Adessa Waithe said the completion of the polyclinic would be a great relief to her as she lived nearby but, as things looked, she would be dead long before it was ever completed.

“This has been doing for donkey years,” she said. “This was out of the ground before [former Prime Minister the late David] Thompson gone long and now it still ain’t done and I too might dead before I get to go into this place.”

Waithe said she once had chikungunya and had to catch a bus to go to another polyclinic when she was within walking distance of one which seemed destined to remain unopened.

“I could barely get in or out the bus. If this one was done, that wouldn’t happen. It would be real convenient for me,” the irate woman said.

Wayne Barrow, another resident, said the people of St John were now a laughing stock.

“This constituency has never voted BLP [Barbados Labour Party] but after numerous DLP [Democratic Labour Party] Governments and we still do not have proper health facilities. In 1999 it was just steel, now it is a beautiful building but it is still not open. Everybody must be laughing at St John.”

Barrow criticised the old polyclinic which he said had no seating and was hardly fit for animals.

“It is sad that in 2015 where we want to be a first world country that we have this beautiful building that cannot open when the next one is not fit for animals,” he said.

Barrow said the representative, Mara Thompson, was the one who should be championing their cause but added they had no wish to pressure her.

“I understand she is overburdened but I hope her conscience allows her to do something after we gave her a job for five years, although I don’t want to harass her,” he said.

Barrow, a landscaper, said he would even be willing to trim vegation on the property without pay and be owed the money although he said “not for too long”. He recommended that all money going to St John projects go towards the polyclinic.

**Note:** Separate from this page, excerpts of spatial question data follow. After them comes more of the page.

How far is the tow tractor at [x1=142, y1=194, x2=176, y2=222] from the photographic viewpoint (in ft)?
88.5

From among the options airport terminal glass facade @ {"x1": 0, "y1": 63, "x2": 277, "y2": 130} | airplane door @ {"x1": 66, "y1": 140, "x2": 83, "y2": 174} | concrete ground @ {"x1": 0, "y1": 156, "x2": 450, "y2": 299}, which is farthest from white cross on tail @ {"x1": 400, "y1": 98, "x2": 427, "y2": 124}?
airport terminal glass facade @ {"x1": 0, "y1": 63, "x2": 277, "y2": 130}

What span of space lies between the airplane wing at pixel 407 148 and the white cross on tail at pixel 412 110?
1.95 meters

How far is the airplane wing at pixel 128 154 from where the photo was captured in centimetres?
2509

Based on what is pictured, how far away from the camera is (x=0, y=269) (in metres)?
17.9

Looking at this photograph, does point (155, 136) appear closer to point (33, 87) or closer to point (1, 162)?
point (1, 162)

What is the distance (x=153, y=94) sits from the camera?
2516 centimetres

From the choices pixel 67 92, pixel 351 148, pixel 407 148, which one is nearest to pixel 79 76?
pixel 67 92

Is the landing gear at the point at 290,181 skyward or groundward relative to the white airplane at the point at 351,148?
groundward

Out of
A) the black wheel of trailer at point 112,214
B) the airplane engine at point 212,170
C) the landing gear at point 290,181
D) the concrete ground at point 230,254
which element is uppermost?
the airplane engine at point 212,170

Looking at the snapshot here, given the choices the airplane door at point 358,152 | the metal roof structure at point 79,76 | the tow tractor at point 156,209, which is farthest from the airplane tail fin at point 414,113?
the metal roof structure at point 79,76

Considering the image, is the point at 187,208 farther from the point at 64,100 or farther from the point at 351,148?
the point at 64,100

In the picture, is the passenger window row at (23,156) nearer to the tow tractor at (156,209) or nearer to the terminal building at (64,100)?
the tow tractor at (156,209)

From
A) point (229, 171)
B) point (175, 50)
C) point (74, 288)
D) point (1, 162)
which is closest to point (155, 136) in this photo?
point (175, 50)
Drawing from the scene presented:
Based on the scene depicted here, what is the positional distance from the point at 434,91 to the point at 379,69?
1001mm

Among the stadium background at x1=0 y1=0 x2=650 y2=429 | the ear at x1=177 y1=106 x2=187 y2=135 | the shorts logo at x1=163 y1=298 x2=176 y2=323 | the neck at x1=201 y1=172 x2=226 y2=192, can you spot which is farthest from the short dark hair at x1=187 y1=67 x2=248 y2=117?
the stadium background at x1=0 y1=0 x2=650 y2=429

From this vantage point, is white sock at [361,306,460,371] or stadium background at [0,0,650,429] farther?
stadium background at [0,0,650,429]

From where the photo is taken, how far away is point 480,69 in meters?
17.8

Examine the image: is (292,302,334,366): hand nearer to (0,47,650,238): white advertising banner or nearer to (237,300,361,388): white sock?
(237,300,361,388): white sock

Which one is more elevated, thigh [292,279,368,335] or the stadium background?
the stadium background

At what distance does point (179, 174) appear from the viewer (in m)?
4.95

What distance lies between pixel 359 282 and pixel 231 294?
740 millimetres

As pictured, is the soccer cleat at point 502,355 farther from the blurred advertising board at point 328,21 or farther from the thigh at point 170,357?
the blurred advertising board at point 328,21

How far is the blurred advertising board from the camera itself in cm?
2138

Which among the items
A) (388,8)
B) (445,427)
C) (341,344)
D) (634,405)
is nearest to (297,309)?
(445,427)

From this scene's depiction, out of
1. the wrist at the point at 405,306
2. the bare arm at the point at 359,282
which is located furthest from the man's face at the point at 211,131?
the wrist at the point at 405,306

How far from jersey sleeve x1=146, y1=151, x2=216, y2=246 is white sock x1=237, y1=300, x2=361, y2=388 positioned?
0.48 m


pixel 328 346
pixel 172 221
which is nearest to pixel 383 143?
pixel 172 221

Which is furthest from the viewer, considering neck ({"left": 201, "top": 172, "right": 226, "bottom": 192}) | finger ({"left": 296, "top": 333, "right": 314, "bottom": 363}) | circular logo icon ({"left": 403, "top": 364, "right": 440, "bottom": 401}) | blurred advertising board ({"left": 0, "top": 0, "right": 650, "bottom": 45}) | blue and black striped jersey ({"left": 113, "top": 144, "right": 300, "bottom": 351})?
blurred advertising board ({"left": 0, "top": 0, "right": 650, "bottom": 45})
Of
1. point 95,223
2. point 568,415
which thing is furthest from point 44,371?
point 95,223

“We saw a football tournament done in a good man’s name but we wish that money could have gone here. We want any money going into St John, like into the pavilion, to instead go here,” he said.

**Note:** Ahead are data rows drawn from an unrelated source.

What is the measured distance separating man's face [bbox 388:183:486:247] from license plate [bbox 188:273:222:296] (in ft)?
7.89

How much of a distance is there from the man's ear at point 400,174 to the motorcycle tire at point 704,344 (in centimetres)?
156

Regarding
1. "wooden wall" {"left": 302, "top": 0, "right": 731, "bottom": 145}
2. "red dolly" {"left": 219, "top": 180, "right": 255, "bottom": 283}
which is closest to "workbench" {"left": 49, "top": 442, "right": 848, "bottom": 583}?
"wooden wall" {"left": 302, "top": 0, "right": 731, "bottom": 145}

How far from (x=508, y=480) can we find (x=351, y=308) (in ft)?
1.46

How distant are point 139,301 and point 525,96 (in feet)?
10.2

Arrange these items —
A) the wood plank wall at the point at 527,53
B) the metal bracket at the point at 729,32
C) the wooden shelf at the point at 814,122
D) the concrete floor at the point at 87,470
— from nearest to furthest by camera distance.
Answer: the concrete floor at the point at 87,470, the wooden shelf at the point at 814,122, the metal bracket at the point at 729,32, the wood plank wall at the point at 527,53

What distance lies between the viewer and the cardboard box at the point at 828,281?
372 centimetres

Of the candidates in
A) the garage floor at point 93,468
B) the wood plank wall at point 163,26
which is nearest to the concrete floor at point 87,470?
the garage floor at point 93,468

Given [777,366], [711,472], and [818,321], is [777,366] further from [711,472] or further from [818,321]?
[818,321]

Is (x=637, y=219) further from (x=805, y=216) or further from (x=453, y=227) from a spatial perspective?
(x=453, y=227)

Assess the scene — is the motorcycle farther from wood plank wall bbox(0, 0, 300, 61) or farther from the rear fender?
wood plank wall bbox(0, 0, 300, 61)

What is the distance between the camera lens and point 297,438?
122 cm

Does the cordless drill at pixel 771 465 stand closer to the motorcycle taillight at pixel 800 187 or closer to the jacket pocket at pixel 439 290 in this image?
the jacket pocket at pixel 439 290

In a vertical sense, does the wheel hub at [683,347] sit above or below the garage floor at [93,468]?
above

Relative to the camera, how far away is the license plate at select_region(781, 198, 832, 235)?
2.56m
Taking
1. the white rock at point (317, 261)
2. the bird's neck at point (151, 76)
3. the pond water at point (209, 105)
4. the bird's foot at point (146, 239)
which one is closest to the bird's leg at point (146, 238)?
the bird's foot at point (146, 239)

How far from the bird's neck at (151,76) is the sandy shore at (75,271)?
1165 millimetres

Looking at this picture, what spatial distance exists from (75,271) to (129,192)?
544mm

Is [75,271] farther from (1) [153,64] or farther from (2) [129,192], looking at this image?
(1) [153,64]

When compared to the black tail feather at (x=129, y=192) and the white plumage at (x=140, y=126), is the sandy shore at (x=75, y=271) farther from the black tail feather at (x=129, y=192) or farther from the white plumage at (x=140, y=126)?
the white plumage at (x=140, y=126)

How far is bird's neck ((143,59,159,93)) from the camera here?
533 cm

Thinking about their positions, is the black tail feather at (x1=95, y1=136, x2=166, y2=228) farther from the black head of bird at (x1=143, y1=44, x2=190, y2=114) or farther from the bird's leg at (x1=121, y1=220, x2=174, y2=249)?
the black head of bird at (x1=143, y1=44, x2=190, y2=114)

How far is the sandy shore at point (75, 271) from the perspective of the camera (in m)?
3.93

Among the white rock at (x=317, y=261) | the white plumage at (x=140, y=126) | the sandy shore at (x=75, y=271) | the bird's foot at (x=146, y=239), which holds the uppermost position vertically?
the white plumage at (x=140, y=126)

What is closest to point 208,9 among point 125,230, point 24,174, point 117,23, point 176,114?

Another man, who requested anonymity, said he was a worker on the project but was laid off.

“I was doing a little of everything in there – the roof, windows and concrete – and I get lay off out of the blue and I ain’t even get pay out. The work wasn’t hard but the pay was off and on. They say they didn’t have any money,” he said.

Street Beat sought to get a reply from the contractors ADC Building and Maintenance Limited and architects Michael C Lashley Architects Ltd but was told to speak to Permanent Secretary in the Ministry of Health Tennyson Springer who in turn referred the matter to Minister of Health John Boyce.

In a telephone interview, Boyce said the matter of the St John Polyclinic was set to come to an end soon.

“There was a break, a little longer than usual, but we will finish soon. There are some issues we are trying to work out between the contractor, the project team and the owners – us – but we are negotiating with them and we are very near to completion and once done, the polyclinic will be completed,” he said.